Rédigez la suite de l'article consacré aux réfugiés mauritaniens installés au Sénégal, en reprenant après sa dernière phrase.

● **Document source**
>>>>

MAURITANIE-SENEGAL: Espoir et
inquiétude pour les réfugiés mauritaniens
NDIOUM, 24 juillet 2007
(IRIN) - Avec ses
cases recouvertes de chaume, ses femmes qui cuisinent autour d'un feu de bois,
ses enfants qui jouent et ses hommes qui boivent du thé sucré, assis à l'ombre
des arbres, ce village ressemble à un village typique du nord du Sénégal.
Pourtant, parmi les Mauritaniens qui vivent ici, rares sont ceuxqui s'y sentent
chez eux.
Il s'agit en fait d'un camp de
réfugiés, et au mieux, d'une réalité artificielle - de la volonté déterminée
d'un peuple, chassé de chez lui il y a près de 20 ans, de reconstruire sa vie en
terre inconnue.
Bien qu'ils ne soient pas attachés
au Sénégal, les réfugiés ne considèrent pas la Mauritanie comme leur patrie non
plus. « Nous sommes des étrangers aussi bien ici que dans notre propre pays », a
résumé l'un d'eux.
En 1989, les Maures de Mauritanie
ont chassé pas moins de 70 000 Noirs mauritaniens de leur pays. Aujourd'hui, le
gouvernement mauritanien nouvellement élu, dirigé par Mohamed Ould Cheikh
Abdallahi, affirme qu'il fera tout ce qui est en son pouvoir pour aider les 20
000 réfugiés restants à rentrer chez eux.
En juillet, M. Abdallahi a envoyé
une délégation de haut niveau rencontrer les représentants des Mauritaniens
encore éparpillés dans plus de 200 camps de réfugiés de la vallée du fleuve
Sénégal, qui jouxte la Mauritanie.

<<<<

● **Données fournies**

>>>>

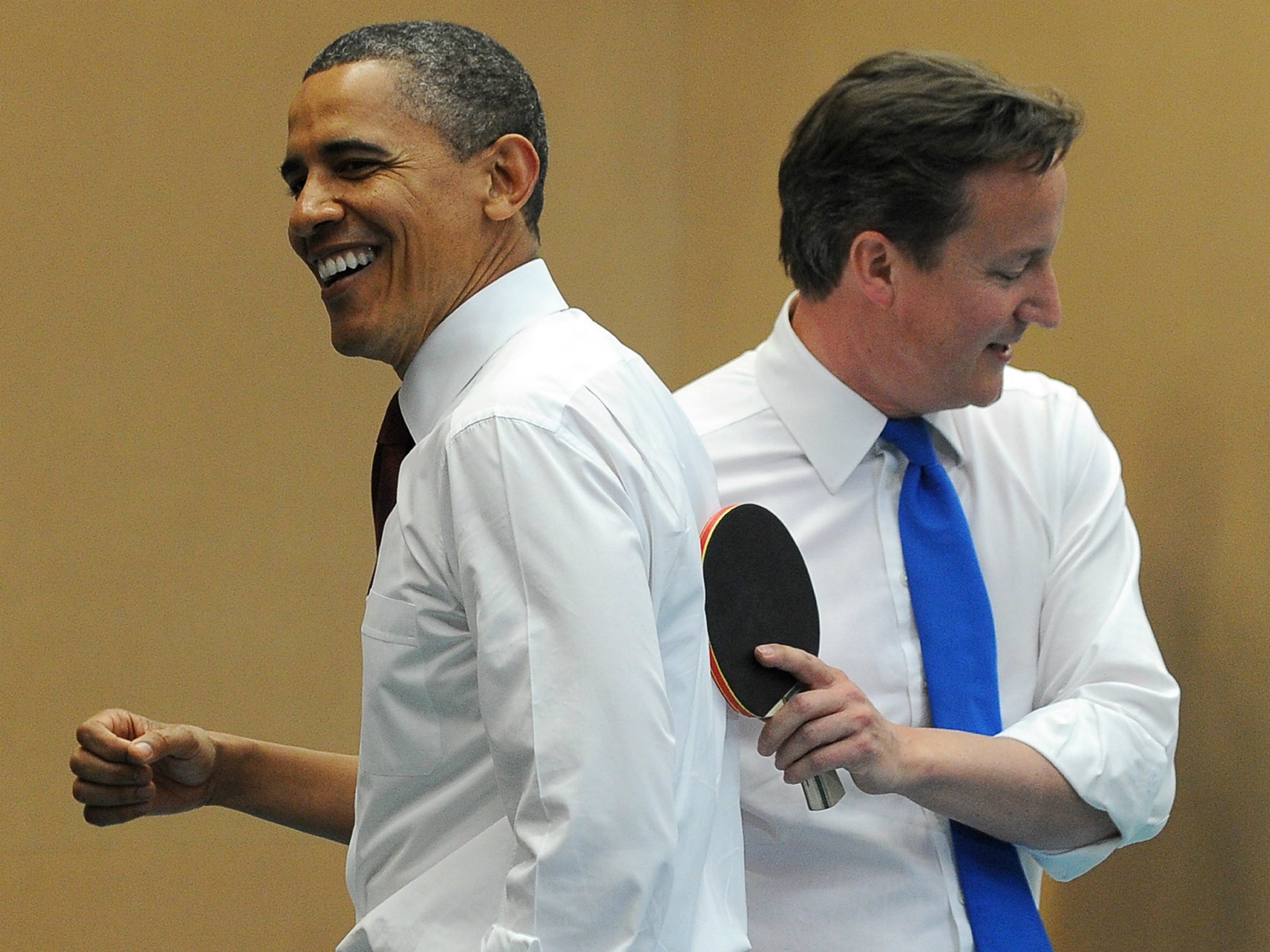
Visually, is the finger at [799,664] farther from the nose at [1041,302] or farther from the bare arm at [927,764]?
the nose at [1041,302]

<<<<

● **Réponse rédigée**
« Ces souffrances que vous avez
endurées pendant ces longues années doivent prendre fin », a déclaré Yahya Ould
Ahmed El Waghef, chef de la délégation et ministre secrétaire général de la
Présidence de la République de Mauritanie, à l'attention des réfugiés, selon
l'AFP. « [Le rapatriement] permettra à chacun d'entre vous de retrouver ses
droits de citoyen mauritanien, de recouvrer ses biens en Mauritanie et de vivre
dignement dans son pays ».
A en croire les réfugiés, ce serait
plus facile à dire qu'à faire. « J'ai été privé de mon identité et suis usé en
tant qu'être humain », a confié à IRIN Babacar Mbodj, un réfugié. « Je ne suis
ni sénégalais, ni mauritanien ».
« Je ne m'étais jamais vraiment
rendu compte de son importance jusqu'à ce que je perde ce droit », a déclaré M.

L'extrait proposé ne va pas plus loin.